3. My Undesirable Friends: Part I — Last Air in Moscow: Documentarian Julia Loktev introduces us to independent Russian journalists, most of them women, during the run-up to the war in Ukraine, and we see the government go from tarring these brave reporters as “foreign agents” to forcing all of them to flee the country for their safety. This five-and-a-half-hour epic (the first in a series) was one of 2025’s most breathless thrillers, and a haunting glimpse at the price of speaking truth to power.
2. Eephus: Two local baseball teams gather at a local ballpark in the late 1990s for the very last time, since the park is about to be demolished for the construction of a school.
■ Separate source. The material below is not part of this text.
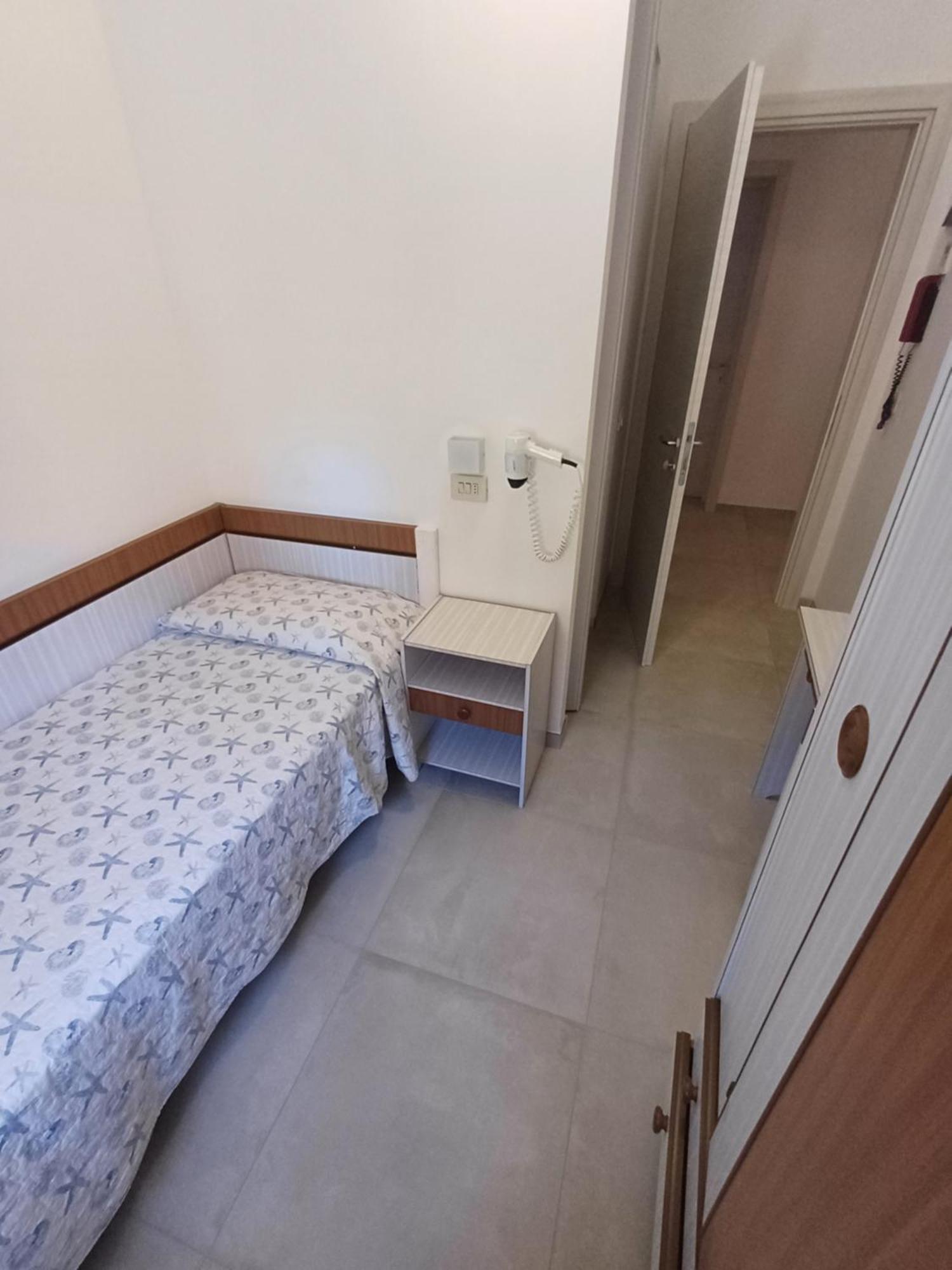 Single Room Bathroom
That’s all that happens in this baseball comedy, but as with Christmas Eve in Miller’s Point (which Eephus director and co-writer Carson Lund shot), it’s less about plot and more about the melancholy of a ritual that is coming to an end.
1. Sinners: Whether you saw it in IMAX, 70mm, 35mm, digital, or (as Jesse Plemons recently confessed to doing) on an airplane, there’s no denying the majesty of Ryan Coogler’s period piece about twin gangsters (both played by Michael B. Jordan) returning to Mississippi after surviving the First World War and the mean streets of Chicago. Sinners is a musical, and a horror movie, and a cultural history, and a drama about racism, and that just scratches the surface of all the ideas this glorious movie manages to wrap its arms around. Its success as a non-IP film with a cast principally composed of actors of color stood out as a moment of hope for the movies, now and in years to come.